THE Bank of England is “ramming home” the message that interest rates are unlikely to rise soon, despite the recent drop in the unemployment rate, according to a leading economist.
The UK unemployment rate fell to 7.1 per cent in the three months to November, a fraction above the seven per cent level which the bank has said is its threshold for thinking about raising interest rates from their current all-time low of 0.5 per cent. Some investors are betting that interest rates will rise sooner than previously expected.
Citi’s chief UK economist Michael Saunders said: “We expect the MPC (Monetary Policy Committee) will lift the policy rate to two per cent... by late 2015, still leaving policy supportive of growth.”
The rate of 7.1 per cent was below economists’ forecast and the lowest in nearly five years. It was down from a previous level of 7.4 per cent, the Office for National Statistics said. The number of people in work grew by a record amount, a further sign of the economy’s rapid turnaround.
Bank policymakers stressed, however, they would not be hurried into raising rates. Their case has been helped by a fall in inflation to the Bank’s target for the first time in more than four years.
“Members therefore saw no immediate need to raise Bank Rate even if the seven per cent unemployment threshold were to be reached in the near future,” they said in minutes of their January policy meeting, released at the same time as the jobs data.
The minutes also made clear that when an interest rate rise does eventually come, fragile prospects for growth and low inflation means moves will be gradual. The Bank is expected to use the publication of its Quarterly Inflation Report next month to give an update on its guidance, possibly by lowering the threshold unemployment rate below seven per cent or by underscoring how the threshold is not a trigger.
Howard Archer, the chief UK and European Economist at IHS Global Insight, said that the Bank of England was “looking to take every opportunity to ram home the message that interest rates are unlikely to rise any time soon even if unemployment rate hits 7.0 per cent imminently. MPC members are also stressing that when interest rates do eventually start to rise, they will do so only gradually. Building on the comments made in the January MPC minutes, committee members Paul Fisher and Ian McCafferty have both emphasised in speeches that the MPC sees no immediate need to raise interest rates once the unemployment rate gets down to 7.0 per cent.

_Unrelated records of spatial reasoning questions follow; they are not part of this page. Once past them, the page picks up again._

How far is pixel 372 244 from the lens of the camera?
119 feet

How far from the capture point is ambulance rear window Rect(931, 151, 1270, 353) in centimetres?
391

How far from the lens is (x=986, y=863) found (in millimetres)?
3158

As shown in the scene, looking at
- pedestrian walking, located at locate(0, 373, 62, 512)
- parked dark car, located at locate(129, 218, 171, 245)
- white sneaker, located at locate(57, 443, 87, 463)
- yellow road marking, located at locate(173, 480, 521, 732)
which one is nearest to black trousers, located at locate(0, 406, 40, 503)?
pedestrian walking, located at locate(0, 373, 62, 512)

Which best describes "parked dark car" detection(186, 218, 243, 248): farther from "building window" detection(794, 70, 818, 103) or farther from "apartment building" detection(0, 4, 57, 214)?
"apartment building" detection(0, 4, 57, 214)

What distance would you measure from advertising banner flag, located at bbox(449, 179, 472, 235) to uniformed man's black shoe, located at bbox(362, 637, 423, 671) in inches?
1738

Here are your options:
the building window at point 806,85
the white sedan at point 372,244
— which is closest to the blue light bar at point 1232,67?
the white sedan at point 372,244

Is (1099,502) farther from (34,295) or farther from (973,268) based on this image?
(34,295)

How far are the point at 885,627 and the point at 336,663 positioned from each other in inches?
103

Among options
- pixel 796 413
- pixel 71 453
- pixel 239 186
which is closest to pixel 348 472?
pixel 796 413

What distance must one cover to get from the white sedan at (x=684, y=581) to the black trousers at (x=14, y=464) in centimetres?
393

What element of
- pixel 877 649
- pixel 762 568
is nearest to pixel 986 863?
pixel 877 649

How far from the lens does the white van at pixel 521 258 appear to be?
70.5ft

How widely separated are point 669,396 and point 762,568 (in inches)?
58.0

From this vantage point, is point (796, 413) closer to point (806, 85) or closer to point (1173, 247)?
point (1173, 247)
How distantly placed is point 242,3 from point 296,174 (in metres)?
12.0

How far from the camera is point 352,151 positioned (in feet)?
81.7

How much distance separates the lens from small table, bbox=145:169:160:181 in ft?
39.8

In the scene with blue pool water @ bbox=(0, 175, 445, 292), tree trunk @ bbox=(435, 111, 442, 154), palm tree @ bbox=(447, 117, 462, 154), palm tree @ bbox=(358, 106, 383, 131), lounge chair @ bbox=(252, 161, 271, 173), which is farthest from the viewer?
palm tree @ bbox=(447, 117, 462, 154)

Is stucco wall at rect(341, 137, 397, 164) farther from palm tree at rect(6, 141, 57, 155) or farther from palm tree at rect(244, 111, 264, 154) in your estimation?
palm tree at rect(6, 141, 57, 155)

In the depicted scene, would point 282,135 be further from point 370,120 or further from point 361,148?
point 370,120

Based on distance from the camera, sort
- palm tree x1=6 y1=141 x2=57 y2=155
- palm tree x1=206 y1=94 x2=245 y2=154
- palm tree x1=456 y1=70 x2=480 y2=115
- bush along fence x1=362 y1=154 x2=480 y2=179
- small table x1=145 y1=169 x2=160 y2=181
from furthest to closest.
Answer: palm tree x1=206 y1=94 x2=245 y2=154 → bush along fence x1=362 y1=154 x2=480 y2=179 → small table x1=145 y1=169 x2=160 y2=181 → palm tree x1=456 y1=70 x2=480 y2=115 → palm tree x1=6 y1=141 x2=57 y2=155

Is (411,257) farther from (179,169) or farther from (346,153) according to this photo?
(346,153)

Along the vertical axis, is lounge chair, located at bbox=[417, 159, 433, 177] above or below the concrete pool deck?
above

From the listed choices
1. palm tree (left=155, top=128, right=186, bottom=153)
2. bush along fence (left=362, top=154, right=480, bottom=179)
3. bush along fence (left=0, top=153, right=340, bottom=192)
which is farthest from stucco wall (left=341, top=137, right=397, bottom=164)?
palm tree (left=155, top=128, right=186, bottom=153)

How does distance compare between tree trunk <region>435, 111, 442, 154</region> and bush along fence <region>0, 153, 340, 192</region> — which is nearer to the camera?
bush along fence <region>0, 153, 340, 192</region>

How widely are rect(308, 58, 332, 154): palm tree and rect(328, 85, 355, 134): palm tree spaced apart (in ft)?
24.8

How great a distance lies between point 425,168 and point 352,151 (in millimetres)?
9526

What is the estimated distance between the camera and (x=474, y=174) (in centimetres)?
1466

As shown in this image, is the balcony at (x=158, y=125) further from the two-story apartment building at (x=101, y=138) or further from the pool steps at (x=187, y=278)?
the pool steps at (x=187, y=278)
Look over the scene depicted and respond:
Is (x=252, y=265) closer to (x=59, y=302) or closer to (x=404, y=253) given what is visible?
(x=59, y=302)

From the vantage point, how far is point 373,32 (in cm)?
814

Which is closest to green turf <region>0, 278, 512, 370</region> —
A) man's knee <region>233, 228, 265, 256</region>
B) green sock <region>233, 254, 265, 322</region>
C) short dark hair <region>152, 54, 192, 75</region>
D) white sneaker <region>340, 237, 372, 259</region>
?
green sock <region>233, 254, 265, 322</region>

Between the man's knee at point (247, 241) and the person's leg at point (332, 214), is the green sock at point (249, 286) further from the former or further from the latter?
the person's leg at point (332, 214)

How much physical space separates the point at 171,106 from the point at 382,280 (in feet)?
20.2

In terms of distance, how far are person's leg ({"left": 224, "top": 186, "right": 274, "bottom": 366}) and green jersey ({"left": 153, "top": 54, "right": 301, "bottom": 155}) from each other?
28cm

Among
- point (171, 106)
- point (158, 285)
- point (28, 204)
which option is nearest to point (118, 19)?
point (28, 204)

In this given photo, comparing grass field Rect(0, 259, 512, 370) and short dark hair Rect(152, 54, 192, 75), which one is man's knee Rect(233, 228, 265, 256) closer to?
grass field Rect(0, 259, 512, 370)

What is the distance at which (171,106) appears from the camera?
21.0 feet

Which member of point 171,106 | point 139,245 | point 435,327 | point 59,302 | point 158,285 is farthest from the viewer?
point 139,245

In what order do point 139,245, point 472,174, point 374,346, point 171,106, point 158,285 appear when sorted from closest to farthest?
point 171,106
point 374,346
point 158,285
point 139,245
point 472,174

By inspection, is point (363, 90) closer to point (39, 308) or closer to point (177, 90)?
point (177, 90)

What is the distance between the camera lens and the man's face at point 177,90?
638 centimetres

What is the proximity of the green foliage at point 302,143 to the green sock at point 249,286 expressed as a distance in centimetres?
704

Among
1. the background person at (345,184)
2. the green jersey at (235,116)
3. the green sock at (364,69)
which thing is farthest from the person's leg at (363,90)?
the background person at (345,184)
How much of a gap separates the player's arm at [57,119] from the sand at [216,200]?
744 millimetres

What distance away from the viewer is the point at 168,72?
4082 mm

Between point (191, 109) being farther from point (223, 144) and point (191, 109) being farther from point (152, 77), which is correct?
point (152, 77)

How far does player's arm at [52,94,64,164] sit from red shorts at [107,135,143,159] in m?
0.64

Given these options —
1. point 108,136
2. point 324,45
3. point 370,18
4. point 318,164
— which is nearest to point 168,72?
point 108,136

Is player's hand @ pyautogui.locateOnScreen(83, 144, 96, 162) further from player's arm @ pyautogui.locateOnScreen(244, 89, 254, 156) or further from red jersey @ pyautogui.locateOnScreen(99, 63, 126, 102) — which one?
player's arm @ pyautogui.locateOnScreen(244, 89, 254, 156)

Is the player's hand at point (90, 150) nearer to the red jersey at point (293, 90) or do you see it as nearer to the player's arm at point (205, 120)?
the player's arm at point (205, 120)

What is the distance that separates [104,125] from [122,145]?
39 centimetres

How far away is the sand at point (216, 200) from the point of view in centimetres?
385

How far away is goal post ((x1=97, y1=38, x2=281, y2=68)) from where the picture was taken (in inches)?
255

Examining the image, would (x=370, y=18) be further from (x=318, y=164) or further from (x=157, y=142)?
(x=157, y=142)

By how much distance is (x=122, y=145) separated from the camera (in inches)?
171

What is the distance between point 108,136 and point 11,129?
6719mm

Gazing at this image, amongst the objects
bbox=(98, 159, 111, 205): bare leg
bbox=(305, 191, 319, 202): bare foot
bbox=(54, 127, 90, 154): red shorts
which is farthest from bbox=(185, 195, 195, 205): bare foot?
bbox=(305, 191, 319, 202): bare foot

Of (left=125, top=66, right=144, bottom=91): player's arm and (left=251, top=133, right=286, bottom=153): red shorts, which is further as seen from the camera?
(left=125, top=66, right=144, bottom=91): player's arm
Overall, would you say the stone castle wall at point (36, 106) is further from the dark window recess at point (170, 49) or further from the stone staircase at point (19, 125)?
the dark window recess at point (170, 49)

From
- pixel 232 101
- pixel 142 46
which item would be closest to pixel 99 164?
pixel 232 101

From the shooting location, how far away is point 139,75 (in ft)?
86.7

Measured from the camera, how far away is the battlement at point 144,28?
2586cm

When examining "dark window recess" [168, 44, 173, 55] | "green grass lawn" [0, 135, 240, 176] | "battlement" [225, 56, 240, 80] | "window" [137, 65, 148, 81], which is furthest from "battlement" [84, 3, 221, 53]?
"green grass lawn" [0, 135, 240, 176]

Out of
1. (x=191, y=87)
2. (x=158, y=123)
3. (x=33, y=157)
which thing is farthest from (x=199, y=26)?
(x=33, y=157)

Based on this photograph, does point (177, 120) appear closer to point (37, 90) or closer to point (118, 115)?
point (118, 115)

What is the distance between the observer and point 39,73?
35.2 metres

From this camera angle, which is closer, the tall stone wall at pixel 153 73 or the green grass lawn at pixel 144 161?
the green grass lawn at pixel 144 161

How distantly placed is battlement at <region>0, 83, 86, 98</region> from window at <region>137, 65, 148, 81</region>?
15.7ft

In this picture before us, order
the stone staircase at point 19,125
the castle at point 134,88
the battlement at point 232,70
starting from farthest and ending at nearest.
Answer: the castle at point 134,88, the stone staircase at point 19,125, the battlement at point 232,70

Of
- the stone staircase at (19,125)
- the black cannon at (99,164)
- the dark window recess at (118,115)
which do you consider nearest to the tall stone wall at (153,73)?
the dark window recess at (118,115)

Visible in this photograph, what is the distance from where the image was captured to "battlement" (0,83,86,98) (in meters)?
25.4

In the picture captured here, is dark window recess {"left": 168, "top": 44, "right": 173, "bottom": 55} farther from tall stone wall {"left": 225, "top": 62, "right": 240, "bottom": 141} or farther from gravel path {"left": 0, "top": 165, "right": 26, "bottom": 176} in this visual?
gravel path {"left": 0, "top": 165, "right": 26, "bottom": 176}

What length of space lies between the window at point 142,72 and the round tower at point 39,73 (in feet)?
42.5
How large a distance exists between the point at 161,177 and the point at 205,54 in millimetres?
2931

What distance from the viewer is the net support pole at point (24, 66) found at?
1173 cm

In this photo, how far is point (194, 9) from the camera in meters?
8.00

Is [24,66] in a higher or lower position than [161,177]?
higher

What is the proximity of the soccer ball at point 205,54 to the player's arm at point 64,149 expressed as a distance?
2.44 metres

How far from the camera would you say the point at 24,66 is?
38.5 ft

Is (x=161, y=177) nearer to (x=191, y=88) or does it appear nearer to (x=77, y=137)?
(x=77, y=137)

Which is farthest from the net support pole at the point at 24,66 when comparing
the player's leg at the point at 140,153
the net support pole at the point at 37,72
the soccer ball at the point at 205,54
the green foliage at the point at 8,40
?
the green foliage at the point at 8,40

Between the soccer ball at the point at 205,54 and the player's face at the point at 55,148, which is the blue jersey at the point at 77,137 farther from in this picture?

“The Bank of England continues to place great emphasis on the fact that the recovery is coming from a low base and that significant headwinds could still derail it. It is evident that the Bank of England wants to give the economy every chance to develop sustained broad-based growth with business investment increasingly contributing. It would also like to see the external sector contribute more, and it will be very aware that an early raising of interest rates could send already strong sterling higher thereby damaging export prospects.”
Tim Wheldon, corporate partner at law firm Addleshaw Goddard and head of the firm’s Leeds office, said: “Any rise in rates will have to be managed sensibly, so as to not affect the rate of economic recovery on business.
“Growth is very much on the agenda and all must be done to continue this positive momentum.”
Christian Hunt, a York-based partner at Langleys Solicitors, who acts for many Yorkshire companies, said: “While there is likely to be concerted pressure from the City and pensions savers for an increase in interests rates to boost returns, the MPC should take a prudent approach and not risk the continued recovery which remains fragile.”